=== SOURCE EXCERPT ===

# Report: Nuggets gauging trade value of Kenneth Faried



## Basel (Mar 31, 2005)

> The Nuggets are a team in transition. After parting ways with their head coach and general manager in the offseason, they also watched Andre Iguodala leave to sign with the Warriors in free agency.
> 
> (OK, technically it was a sign-and-trade, but that was purely mechanical.)
> 
> ...


http://probasketballtalk.nbcsports....uggets-gauging-trade-value-of-kenneth-faried/


----------



## RollWithEm (Jul 16, 2002)

He's a very limited player whose value outweighs his production right now. No surprise he's being shopped.


----------



## hobojoe (Jun 20, 2003)

Perfect time to trade him. 


Sent from Verticalsports.com Free App


----------



## Diable (Apr 26, 2005)

It depends upon what you can get for him. Faried's value is pretty significant IMO. He does not demand shots and you never have to worry about him playing hard. He has some room to develop.

===

SET PROBLEM>
Turn the paragraph in the Faried trade thread above that begins "It depends upon what you can get" into a short bulleted list that keeps its main points.

=== SUPPLIED MATERIAL ===

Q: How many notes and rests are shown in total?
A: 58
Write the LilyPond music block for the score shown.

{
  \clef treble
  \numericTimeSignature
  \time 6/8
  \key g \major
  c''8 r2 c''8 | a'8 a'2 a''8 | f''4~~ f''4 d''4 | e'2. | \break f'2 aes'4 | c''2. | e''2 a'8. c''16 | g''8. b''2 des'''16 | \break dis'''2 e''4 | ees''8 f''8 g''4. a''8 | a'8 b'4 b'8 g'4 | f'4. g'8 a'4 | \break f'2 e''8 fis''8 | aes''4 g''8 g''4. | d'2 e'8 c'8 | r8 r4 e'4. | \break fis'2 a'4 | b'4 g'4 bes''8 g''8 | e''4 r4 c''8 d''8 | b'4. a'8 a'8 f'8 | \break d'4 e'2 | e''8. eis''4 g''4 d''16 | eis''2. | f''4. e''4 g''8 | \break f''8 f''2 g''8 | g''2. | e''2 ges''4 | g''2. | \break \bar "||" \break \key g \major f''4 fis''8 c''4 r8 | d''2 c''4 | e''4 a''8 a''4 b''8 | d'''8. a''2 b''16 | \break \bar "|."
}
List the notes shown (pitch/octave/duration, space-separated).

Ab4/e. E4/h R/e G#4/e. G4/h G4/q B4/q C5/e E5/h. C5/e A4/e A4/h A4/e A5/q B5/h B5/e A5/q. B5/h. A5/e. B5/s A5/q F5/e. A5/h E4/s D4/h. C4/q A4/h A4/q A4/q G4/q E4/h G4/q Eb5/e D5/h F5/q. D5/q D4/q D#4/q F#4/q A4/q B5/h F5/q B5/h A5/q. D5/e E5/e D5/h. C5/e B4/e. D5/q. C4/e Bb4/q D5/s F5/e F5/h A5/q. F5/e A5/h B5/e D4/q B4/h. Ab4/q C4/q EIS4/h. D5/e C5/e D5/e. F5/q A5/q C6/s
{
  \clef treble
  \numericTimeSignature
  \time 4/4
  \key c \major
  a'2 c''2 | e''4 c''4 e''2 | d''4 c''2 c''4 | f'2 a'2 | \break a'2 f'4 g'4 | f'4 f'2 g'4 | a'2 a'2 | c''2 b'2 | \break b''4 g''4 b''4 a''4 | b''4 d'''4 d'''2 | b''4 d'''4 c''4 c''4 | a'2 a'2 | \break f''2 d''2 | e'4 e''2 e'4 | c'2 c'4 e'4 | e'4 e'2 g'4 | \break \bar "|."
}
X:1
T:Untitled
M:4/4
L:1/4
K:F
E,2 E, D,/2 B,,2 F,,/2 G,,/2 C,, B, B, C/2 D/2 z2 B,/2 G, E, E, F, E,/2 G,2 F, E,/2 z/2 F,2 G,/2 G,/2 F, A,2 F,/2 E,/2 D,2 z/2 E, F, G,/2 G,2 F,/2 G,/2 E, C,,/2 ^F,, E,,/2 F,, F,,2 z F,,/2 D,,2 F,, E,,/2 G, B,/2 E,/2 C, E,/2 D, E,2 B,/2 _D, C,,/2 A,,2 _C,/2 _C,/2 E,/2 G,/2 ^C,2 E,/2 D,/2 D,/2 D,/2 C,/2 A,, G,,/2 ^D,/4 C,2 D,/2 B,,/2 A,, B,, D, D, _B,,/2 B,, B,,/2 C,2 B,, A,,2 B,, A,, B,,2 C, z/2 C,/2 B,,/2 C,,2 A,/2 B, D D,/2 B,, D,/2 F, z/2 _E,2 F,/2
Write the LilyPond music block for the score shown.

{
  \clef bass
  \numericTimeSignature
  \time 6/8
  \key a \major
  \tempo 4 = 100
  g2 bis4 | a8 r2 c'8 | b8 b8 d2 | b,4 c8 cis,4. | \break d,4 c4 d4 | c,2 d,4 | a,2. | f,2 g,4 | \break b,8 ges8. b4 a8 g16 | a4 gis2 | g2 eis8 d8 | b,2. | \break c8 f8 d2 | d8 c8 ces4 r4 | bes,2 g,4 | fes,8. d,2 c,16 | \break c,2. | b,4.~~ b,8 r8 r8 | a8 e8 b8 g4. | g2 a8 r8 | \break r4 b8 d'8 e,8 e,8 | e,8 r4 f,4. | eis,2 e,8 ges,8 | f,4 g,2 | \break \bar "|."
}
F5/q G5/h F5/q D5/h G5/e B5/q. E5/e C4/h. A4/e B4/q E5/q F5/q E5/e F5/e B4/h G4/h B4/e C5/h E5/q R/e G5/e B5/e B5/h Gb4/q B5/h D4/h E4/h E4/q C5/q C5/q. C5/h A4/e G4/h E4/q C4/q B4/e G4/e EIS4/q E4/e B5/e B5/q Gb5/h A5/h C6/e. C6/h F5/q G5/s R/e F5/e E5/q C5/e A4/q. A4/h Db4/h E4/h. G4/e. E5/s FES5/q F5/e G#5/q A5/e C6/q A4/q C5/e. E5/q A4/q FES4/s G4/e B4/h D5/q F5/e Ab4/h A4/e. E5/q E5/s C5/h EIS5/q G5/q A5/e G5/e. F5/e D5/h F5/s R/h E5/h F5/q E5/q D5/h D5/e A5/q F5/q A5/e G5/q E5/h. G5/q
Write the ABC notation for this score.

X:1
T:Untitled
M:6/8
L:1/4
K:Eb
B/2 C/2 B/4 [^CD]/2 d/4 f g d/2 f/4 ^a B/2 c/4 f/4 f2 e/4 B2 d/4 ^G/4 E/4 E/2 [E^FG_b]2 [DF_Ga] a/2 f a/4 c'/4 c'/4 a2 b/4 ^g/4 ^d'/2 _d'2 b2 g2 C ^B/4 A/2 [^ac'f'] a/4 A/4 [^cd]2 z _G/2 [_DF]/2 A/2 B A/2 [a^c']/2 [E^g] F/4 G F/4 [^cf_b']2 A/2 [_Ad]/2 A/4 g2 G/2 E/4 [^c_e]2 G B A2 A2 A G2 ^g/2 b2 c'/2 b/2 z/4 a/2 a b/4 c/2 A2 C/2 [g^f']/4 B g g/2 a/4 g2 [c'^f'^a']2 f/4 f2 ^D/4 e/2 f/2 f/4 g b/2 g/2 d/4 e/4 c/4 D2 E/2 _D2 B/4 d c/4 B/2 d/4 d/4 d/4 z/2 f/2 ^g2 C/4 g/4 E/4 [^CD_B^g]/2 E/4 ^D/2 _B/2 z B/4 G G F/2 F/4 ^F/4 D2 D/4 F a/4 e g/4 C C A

===

WRITTEN RESPONSE>
- Whether to trade him depends on what he would bring back.
- In the writer's opinion, Faried's value is quite significant.
- He doesn't demand shots.
- He can always be counted on to play hard.
- He still has room to develop.